Exercise
For this exercise, output every line of the data as it stands.

Data to use
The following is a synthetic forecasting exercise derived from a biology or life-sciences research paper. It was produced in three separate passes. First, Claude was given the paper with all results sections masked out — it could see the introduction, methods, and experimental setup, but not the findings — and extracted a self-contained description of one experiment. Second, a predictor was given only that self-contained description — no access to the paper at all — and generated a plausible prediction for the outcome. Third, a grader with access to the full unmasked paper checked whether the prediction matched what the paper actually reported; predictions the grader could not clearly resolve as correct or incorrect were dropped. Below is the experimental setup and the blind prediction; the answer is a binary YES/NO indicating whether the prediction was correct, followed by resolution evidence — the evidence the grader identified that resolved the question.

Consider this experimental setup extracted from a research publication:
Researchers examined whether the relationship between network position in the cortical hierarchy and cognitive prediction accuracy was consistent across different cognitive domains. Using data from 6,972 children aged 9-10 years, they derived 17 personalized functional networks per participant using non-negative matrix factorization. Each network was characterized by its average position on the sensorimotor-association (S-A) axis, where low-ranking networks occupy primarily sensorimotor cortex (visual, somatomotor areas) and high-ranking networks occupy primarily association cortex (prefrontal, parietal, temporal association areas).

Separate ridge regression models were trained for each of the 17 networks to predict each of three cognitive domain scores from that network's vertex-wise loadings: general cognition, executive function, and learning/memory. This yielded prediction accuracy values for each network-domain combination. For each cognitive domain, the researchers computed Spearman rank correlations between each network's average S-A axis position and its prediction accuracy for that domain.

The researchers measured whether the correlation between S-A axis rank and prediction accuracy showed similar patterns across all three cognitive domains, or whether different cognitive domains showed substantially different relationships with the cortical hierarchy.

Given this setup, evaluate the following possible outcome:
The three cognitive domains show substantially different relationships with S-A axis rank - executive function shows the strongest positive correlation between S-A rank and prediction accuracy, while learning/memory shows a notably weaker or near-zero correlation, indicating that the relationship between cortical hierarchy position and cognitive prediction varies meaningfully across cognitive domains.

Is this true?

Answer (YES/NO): NO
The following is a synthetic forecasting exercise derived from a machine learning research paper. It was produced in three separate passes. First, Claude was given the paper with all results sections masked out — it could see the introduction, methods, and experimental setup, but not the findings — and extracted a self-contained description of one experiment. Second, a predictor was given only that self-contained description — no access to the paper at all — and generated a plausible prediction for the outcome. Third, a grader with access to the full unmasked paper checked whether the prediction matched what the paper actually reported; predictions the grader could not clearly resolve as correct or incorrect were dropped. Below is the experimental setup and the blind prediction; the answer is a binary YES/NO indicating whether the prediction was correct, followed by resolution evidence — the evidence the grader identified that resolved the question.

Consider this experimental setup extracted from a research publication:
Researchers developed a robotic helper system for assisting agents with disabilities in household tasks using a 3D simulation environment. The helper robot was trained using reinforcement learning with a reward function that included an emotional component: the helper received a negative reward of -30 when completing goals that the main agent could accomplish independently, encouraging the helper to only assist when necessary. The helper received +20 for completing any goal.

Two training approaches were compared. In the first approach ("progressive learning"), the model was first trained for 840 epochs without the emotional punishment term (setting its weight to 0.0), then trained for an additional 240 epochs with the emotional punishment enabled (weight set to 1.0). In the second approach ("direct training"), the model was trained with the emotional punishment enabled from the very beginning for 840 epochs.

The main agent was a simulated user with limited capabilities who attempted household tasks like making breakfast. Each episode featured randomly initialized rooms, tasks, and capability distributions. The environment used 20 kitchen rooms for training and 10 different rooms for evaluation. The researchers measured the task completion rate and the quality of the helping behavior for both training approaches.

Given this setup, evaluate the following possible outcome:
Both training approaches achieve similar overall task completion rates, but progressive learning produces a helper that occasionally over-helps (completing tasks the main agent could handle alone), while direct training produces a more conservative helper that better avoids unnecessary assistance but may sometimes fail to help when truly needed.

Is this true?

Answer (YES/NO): NO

Task response
The following is a synthetic forecasting exercise derived from a biology or life-sciences research paper. It was produced in three separate passes. First, Claude was given the paper with all results sections masked out — it could see the introduction, methods, and experimental setup, but not the findings — and extracted a self-contained description of one experiment. Second, a predictor was given only that self-contained description — no access to the paper at all — and generated a plausible prediction for the outcome. Third, a grader with access to the full unmasked paper checked whether the prediction matched what the paper actually reported; predictions the grader could not clearly resolve as correct or incorrect were dropped. Below is the experimental setup and the blind prediction; the answer is a binary YES/NO indicating whether the prediction was correct, followed by resolution evidence — the evidence the grader identified that resolved the question.

Consider this experimental setup extracted from a research publication:
Researchers examined whether the relationship between network position in the cortical hierarchy and cognitive prediction accuracy was consistent across different cognitive domains. Using data from 6,972 children aged 9-10 years, they derived 17 personalized functional networks per participant using non-negative matrix factorization. Each network was characterized by its average position on the sensorimotor-association (S-A) axis, where low-ranking networks occupy primarily sensorimotor cortex (visual, somatomotor areas) and high-ranking networks occupy primarily association cortex (prefrontal, parietal, temporal association areas).

Separate ridge regression models were trained for each of the 17 networks to predict each of three cognitive domain scores from that network's vertex-wise loadings: general cognition, executive function, and learning/memory. This yielded prediction accuracy values for each network-domain combination. For each cognitive domain, the researchers computed Spearman rank correlations between each network's average S-A axis position and its prediction accuracy for that domain.

The researchers measured whether the correlation between S-A axis rank and prediction accuracy showed similar patterns across all three cognitive domains, or whether different cognitive domains showed substantially different relationships with the cortical hierarchy.

Given this setup, evaluate the following possible outcome:
The three cognitive domains show substantially different relationships with S-A axis rank - executive function shows the strongest positive correlation between S-A rank and prediction accuracy, while learning/memory shows a notably weaker or near-zero correlation, indicating that the relationship between cortical hierarchy position and cognitive prediction varies meaningfully across cognitive domains.

Is this true?

Answer (YES/NO): NO
The following is a synthetic forecasting exercise derived from a machine learning research paper. It was produced in three separate passes. First, Claude was given the paper with all results sections masked out — it could see the introduction, methods, and experimental setup, but not the findings — and extracted a self-contained description of one experiment. Second, a predictor was given only that self-contained description — no access to the paper at all — and generated a plausible prediction for the outcome. Third, a grader with access to the full unmasked paper checked whether the prediction matched what the paper actually reported; predictions the grader could not clearly resolve as correct or incorrect were dropped. Below is the experimental setup and the blind prediction; the answer is a binary YES/NO indicating whether the prediction was correct, followed by resolution evidence — the evidence the grader identified that resolved the question.

Consider this experimental setup extracted from a research publication:
Researchers developed a robotic helper system for assisting agents with disabilities in household tasks using a 3D simulation environment. The helper robot was trained using reinforcement learning with a reward function that included an emotional component: the helper received a negative reward of -30 when completing goals that the main agent could accomplish independently, encouraging the helper to only assist when necessary. The helper received +20 for completing any goal.

Two training approaches were compared. In the first approach ("progressive learning"), the model was first trained for 840 epochs without the emotional punishment term (setting its weight to 0.0), then trained for an additional 240 epochs with the emotional punishment enabled (weight set to 1.0). In the second approach ("direct training"), the model was trained with the emotional punishment enabled from the very beginning for 840 epochs.

The main agent was a simulated user with limited capabilities who attempted household tasks like making breakfast. Each episode featured randomly initialized rooms, tasks, and capability distributions. The environment used 20 kitchen rooms for training and 10 different rooms for evaluation. The researchers measured the task completion rate and the quality of the helping behavior for both training approaches.

Given this setup, evaluate the following possible outcome:
Both training approaches achieve similar overall task completion rates, but progressive learning produces a helper that occasionally over-helps (completing tasks the main agent could handle alone), while direct training produces a more conservative helper that better avoids unnecessary assistance but may sometimes fail to help when truly needed.

Is this true?

Answer (YES/NO): NO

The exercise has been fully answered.